Work task
Give the number of lines in the material below that hold "World", and nothing besides.

Supplied records

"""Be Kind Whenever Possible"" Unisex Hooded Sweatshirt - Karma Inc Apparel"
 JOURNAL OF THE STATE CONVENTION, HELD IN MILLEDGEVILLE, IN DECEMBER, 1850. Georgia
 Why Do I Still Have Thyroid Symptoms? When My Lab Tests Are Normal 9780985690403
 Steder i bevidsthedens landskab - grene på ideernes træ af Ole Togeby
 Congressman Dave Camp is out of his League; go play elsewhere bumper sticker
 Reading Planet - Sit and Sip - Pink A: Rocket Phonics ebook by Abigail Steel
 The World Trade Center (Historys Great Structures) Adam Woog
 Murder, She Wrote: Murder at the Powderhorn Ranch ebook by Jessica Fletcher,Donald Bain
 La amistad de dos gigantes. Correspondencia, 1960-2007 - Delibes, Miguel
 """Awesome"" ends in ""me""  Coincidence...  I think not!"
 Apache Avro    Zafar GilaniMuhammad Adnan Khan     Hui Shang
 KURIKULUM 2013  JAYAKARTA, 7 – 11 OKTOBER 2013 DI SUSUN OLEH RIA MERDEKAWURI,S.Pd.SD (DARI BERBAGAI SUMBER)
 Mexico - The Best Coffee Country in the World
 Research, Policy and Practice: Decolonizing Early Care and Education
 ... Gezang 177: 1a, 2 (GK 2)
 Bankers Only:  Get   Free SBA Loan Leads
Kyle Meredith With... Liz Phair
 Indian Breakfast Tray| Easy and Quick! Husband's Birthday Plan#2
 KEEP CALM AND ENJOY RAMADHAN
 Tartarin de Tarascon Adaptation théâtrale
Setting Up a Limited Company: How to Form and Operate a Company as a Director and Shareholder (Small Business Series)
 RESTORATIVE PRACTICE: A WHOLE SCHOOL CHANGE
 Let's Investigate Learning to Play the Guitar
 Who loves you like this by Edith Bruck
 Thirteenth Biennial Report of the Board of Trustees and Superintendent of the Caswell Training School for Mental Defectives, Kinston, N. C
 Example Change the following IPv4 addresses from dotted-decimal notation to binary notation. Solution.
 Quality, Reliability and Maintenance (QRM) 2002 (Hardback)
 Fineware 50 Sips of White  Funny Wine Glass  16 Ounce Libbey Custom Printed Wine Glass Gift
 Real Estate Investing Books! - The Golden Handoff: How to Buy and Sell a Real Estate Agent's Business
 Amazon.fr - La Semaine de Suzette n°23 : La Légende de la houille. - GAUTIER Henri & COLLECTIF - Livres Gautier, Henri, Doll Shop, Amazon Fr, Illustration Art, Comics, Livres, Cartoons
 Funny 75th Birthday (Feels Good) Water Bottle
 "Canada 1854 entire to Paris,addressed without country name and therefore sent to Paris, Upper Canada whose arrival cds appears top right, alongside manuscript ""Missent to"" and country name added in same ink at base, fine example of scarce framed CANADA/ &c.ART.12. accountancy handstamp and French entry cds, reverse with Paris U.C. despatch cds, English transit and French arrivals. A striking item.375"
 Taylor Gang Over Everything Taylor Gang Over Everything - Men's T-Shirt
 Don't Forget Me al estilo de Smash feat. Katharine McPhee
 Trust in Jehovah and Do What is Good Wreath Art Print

Completed exercise
2